**Text provided:**
- - - - - - -
Dr Elaine Jaffe of the National Cancer Institute talks with ecancertv at the ASH annual meeting in San Diego on advancements in treatment and classification of aggressive B cell lymphoma. New data on this disease has revealed a large diversity of cells of origins in B cell lymphoma. The number of entities has significantly increased since the last report from the WHO in 2008.


Dr Jaffe discusses the current standard of treatment and how diagnosis is moving towards a more molecularly defined system. This in turn will lead to more molecularly targeted agents that will attack of much more specific targets than current drugs.

2011 ASH Annual Meeting, December 10-13, San Diego, USA

New data on aggressive B cell lymphoma

Dr Elaine Jaffe – National Cancer Institute, Bethesda, USA

The WHO classification significantly expands the number of B cell lymphomas, aggressive B cell lymphomas, that are delineated and the classification is based on diversity of cell of origin, differences in clinical features and differences in pathogenesis, including different molecular mechanisms or e-logic (?) causes such as EBV or HHV8. So the number of entities in the 2008 WHO classification is significantly expanded.

What are the implications for diagnosis?
- - - - - - -
**Action item A:** According to the text on aggressive B cell lymphoma, which institute is Dr Elaine Jaffe from?
**Action item B:** Copy word for word the part of the text on aggressive B cell lymphoma that begins with "Dr Elaine Jaffe of" and ends after "WHO in 2008.".

**Extracted information:**
- - - - - - -
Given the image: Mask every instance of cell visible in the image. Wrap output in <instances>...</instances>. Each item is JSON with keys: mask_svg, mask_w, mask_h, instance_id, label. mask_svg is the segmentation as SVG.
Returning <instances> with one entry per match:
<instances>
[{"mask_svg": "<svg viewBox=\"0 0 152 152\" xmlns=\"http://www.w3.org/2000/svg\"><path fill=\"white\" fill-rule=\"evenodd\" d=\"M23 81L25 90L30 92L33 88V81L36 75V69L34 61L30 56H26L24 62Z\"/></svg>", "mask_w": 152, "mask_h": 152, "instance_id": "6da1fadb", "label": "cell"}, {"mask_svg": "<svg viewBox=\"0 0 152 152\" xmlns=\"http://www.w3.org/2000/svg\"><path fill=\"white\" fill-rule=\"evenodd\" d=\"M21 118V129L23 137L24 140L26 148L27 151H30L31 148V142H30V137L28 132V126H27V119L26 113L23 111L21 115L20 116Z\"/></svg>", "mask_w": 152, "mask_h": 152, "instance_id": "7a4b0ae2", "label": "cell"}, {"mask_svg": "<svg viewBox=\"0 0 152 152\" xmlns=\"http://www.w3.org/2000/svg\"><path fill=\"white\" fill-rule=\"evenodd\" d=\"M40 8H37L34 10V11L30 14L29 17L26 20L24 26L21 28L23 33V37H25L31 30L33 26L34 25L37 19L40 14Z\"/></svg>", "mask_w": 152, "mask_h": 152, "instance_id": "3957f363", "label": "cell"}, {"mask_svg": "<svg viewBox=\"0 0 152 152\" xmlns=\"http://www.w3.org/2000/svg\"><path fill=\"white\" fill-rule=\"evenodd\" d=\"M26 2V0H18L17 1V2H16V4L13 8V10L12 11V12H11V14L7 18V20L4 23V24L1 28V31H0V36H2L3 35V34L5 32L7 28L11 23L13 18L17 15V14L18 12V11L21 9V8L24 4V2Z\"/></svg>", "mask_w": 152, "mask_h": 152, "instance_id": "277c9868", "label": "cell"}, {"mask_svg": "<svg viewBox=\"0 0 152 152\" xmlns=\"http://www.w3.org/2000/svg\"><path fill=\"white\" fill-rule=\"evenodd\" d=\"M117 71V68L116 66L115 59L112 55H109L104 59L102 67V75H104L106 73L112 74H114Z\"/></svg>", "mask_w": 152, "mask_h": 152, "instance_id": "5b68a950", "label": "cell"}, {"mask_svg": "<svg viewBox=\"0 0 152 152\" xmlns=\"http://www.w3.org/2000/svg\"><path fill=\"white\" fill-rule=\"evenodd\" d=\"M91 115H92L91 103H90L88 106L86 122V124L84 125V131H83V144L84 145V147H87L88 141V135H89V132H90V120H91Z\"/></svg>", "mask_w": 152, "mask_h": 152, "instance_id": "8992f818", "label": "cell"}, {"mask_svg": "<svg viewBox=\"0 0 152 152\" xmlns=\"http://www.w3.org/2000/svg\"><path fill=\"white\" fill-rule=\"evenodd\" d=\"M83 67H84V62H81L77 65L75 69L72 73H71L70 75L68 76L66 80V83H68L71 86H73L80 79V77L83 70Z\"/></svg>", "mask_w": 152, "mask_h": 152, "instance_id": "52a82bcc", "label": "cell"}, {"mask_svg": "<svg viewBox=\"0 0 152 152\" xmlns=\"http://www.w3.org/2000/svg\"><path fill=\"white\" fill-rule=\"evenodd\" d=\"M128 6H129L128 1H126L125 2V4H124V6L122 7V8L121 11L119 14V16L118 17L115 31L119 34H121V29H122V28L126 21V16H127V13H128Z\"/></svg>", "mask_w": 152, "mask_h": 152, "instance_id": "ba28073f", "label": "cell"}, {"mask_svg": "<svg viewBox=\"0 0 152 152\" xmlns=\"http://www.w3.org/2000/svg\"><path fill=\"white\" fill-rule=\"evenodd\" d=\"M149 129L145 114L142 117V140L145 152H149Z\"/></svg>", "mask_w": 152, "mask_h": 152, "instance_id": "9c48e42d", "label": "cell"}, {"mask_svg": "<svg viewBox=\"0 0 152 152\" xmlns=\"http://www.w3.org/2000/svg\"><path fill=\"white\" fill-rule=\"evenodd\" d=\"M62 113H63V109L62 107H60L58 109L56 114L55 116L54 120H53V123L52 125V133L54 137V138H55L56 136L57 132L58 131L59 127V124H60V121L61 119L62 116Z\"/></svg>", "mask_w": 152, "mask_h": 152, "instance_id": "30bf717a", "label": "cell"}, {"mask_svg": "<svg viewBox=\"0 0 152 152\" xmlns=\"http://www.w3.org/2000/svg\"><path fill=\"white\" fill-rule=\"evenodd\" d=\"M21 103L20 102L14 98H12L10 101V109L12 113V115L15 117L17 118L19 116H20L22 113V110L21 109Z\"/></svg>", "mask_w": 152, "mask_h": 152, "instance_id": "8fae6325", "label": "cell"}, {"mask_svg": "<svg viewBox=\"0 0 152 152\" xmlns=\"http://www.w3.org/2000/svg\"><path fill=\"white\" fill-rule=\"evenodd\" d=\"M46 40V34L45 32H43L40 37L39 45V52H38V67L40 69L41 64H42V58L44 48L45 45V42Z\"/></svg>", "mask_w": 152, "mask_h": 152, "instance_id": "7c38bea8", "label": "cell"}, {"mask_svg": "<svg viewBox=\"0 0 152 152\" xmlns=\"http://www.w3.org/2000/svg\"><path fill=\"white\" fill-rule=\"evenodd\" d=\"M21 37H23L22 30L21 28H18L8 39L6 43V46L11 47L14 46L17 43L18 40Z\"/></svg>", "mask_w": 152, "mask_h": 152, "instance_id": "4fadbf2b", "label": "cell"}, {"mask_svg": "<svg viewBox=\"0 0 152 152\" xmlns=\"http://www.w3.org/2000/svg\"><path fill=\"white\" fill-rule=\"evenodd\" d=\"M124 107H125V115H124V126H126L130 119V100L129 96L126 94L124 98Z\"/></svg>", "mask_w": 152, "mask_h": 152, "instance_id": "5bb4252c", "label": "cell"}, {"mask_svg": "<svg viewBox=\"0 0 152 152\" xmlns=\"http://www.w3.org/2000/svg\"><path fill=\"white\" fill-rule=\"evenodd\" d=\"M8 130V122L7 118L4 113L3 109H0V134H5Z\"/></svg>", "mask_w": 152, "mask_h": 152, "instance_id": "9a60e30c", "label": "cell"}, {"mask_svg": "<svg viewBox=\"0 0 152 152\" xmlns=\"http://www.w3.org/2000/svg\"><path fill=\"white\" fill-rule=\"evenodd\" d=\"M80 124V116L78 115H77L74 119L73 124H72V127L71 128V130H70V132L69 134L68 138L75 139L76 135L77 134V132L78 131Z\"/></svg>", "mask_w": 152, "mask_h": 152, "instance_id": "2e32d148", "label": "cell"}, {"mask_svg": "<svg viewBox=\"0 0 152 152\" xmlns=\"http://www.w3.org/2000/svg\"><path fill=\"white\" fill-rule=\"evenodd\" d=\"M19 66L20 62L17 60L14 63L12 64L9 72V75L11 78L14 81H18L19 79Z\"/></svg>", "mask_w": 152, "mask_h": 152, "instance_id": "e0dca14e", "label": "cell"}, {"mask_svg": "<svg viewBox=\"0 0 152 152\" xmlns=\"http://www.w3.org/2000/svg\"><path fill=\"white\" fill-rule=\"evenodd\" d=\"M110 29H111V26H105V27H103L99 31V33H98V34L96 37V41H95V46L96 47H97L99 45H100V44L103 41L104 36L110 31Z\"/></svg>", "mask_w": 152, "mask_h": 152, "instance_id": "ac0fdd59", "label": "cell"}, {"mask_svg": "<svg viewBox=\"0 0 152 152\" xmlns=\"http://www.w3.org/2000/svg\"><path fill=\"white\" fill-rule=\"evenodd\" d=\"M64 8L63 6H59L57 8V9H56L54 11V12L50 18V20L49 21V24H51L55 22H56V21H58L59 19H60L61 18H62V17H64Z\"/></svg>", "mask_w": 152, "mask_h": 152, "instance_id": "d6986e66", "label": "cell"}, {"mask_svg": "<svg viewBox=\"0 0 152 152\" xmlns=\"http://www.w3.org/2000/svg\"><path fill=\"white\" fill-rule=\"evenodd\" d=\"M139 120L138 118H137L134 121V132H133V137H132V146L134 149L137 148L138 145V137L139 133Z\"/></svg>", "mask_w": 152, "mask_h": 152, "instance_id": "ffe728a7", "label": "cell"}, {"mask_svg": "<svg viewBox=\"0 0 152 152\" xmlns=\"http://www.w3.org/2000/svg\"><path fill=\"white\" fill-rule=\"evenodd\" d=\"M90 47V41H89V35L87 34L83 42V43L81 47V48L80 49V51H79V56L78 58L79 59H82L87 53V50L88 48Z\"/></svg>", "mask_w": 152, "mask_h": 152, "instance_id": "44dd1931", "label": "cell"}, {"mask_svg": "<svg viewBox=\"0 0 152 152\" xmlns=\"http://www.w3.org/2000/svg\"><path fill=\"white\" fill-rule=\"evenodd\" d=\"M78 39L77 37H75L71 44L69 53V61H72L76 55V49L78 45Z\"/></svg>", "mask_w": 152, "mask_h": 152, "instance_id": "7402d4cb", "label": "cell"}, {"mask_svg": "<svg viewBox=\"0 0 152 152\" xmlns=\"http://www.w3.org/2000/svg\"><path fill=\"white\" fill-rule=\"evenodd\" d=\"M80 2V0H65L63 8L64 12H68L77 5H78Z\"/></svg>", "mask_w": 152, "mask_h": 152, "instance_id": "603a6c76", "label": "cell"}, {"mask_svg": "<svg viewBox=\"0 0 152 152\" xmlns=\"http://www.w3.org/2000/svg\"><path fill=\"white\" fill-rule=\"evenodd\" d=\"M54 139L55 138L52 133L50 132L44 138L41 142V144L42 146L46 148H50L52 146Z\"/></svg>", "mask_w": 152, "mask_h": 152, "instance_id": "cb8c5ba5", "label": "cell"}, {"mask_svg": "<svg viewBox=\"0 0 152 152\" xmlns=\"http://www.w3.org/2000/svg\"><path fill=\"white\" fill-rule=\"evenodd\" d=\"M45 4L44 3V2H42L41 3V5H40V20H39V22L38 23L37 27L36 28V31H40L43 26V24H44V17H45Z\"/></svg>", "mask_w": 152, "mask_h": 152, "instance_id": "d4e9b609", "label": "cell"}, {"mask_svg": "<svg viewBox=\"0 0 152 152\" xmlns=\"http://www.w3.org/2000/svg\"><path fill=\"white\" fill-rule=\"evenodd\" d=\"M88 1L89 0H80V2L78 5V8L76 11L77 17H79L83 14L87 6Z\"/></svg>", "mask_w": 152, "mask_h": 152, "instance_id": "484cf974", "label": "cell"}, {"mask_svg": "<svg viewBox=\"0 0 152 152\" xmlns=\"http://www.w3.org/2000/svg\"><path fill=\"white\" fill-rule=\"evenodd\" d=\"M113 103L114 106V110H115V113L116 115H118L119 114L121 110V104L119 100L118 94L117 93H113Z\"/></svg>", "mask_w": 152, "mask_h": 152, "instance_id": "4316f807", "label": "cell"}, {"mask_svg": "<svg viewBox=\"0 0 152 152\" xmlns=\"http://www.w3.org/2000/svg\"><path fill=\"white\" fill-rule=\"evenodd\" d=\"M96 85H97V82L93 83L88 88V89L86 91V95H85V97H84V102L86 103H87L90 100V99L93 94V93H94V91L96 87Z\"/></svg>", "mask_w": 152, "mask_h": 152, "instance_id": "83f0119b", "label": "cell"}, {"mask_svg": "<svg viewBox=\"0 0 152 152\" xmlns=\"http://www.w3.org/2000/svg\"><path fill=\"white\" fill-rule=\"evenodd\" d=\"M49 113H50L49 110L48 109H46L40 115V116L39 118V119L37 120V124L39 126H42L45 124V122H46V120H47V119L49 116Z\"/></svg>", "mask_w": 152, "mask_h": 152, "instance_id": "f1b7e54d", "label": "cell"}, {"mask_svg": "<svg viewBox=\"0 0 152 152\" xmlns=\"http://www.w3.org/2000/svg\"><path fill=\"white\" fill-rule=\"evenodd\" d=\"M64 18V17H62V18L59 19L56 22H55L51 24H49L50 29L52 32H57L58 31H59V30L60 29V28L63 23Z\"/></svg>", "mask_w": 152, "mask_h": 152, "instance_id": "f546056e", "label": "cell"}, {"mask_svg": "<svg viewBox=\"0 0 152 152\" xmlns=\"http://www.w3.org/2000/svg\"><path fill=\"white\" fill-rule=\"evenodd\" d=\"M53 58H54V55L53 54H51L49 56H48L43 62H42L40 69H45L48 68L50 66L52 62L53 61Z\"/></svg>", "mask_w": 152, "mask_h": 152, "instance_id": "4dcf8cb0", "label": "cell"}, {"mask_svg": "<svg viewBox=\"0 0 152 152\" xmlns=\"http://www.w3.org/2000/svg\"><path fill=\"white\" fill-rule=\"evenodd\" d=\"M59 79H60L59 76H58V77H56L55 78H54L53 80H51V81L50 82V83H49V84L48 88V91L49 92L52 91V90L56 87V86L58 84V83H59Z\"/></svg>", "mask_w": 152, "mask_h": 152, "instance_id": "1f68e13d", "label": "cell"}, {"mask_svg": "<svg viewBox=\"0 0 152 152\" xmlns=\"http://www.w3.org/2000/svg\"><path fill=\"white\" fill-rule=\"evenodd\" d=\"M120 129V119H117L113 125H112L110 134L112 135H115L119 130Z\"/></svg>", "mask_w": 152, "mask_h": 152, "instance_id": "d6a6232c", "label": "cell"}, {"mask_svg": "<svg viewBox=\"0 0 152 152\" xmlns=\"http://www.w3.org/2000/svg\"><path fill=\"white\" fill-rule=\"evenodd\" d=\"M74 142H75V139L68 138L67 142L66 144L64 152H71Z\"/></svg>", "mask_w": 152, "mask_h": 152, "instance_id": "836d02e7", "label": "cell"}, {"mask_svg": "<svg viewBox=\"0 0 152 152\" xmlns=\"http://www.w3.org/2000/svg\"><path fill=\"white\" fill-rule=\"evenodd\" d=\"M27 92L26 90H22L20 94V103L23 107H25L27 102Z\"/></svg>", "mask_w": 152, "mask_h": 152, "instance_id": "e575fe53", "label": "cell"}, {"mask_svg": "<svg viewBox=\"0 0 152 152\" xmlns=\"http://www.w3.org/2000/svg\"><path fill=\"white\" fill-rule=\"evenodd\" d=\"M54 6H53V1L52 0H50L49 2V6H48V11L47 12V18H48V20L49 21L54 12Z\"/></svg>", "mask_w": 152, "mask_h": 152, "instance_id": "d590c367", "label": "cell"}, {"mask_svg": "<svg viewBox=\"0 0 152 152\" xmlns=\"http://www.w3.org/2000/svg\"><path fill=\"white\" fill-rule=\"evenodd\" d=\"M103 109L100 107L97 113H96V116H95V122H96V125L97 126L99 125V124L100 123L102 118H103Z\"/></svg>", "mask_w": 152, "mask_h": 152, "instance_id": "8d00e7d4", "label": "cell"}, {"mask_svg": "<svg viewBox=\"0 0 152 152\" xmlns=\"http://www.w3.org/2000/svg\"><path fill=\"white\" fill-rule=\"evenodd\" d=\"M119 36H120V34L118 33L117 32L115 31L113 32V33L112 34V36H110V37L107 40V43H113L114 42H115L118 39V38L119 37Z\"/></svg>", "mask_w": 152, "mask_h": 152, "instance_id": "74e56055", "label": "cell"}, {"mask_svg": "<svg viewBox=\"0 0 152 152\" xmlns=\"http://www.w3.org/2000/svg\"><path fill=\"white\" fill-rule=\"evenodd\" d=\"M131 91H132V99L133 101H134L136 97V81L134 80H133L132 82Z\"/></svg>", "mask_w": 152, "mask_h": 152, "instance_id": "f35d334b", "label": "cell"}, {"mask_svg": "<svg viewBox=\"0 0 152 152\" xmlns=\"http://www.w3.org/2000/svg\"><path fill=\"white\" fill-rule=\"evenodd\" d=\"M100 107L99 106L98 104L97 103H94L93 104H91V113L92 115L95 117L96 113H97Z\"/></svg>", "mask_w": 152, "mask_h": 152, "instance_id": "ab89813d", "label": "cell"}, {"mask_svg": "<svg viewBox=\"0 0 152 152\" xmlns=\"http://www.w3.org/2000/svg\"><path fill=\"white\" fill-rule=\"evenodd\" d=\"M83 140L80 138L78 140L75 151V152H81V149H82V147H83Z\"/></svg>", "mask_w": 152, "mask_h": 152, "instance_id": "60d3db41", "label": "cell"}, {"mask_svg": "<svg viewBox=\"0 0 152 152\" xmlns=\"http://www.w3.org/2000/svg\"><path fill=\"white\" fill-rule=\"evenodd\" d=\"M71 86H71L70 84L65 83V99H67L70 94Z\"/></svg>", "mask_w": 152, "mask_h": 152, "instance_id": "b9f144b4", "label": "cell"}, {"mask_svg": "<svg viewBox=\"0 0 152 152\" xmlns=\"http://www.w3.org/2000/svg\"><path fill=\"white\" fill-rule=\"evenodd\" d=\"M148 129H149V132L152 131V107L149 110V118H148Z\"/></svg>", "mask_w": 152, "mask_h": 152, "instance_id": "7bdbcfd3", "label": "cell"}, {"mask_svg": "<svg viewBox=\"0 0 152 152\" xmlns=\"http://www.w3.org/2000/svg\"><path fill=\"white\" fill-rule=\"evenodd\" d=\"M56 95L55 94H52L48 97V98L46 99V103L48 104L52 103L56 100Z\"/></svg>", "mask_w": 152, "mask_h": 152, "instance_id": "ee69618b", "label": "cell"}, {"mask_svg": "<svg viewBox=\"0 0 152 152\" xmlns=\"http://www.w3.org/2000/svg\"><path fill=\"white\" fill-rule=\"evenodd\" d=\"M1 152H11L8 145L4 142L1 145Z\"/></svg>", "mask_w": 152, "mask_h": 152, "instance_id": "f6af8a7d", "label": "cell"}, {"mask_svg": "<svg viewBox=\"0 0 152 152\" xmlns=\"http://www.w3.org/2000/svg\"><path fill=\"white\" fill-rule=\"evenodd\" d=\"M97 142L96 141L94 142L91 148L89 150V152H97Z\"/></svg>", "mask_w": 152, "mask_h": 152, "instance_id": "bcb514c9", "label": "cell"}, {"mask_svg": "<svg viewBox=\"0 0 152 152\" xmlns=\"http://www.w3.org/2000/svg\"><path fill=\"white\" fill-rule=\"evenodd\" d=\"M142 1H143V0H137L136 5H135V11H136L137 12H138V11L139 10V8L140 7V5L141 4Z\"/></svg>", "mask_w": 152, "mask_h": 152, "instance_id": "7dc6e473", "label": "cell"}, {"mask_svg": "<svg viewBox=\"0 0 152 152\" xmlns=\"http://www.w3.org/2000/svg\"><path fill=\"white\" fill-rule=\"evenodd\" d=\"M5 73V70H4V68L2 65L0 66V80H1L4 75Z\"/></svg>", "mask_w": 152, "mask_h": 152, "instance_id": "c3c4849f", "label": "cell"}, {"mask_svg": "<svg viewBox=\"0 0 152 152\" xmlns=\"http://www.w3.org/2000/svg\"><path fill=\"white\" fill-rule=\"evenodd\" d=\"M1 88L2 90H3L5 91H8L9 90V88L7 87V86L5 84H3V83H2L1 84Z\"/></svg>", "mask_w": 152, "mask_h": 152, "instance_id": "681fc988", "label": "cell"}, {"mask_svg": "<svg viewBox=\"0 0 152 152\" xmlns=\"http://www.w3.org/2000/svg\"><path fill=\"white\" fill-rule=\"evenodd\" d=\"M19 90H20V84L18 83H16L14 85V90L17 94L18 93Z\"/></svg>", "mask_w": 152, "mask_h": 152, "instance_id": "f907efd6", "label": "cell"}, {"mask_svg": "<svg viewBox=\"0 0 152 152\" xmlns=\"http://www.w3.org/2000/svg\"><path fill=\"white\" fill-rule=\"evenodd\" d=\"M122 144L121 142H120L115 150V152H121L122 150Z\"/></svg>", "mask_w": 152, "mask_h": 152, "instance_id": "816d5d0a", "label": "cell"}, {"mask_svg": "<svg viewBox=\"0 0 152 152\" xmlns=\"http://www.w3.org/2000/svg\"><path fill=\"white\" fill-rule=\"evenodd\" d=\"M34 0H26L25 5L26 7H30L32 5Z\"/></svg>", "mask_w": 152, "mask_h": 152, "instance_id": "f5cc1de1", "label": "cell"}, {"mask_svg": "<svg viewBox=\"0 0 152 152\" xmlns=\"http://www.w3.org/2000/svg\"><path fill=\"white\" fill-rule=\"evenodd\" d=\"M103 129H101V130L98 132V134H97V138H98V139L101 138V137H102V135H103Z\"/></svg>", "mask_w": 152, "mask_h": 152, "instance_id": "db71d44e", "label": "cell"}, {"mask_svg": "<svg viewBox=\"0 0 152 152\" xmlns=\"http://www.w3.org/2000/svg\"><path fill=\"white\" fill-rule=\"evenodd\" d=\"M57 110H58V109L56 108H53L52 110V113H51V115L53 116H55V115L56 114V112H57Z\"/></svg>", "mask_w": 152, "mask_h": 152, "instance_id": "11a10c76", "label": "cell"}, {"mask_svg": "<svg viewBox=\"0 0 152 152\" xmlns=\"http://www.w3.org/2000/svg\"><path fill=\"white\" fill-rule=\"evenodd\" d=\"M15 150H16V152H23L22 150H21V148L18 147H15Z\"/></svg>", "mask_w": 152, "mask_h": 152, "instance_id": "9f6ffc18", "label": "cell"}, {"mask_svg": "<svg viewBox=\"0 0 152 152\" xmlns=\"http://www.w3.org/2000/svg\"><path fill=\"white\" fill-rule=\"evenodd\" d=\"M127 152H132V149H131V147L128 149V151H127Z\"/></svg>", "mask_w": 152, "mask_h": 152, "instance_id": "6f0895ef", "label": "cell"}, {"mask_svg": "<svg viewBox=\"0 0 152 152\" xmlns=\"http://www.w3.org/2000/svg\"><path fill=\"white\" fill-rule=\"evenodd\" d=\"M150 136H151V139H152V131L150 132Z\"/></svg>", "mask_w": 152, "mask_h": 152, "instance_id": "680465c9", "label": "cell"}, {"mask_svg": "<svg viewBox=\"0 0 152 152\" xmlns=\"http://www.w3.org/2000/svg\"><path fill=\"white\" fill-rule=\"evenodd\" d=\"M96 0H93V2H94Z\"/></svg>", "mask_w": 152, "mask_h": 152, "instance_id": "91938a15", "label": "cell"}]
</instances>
- - - - - - -
**Response area A:** The National Cancer Institute in Bethesda, USA.

**Response area B:**
Dr Elaine Jaffe of the National Cancer Institute talks with ecancertv at the ASH annual meeting in San Diego on advancements in treatment and classification of aggressive B cell lymphoma. New data on this disease has revealed a large diversity of cells of origins in B cell lymphoma. The number of entities has significantly increased since the last report from the WHO in 2008.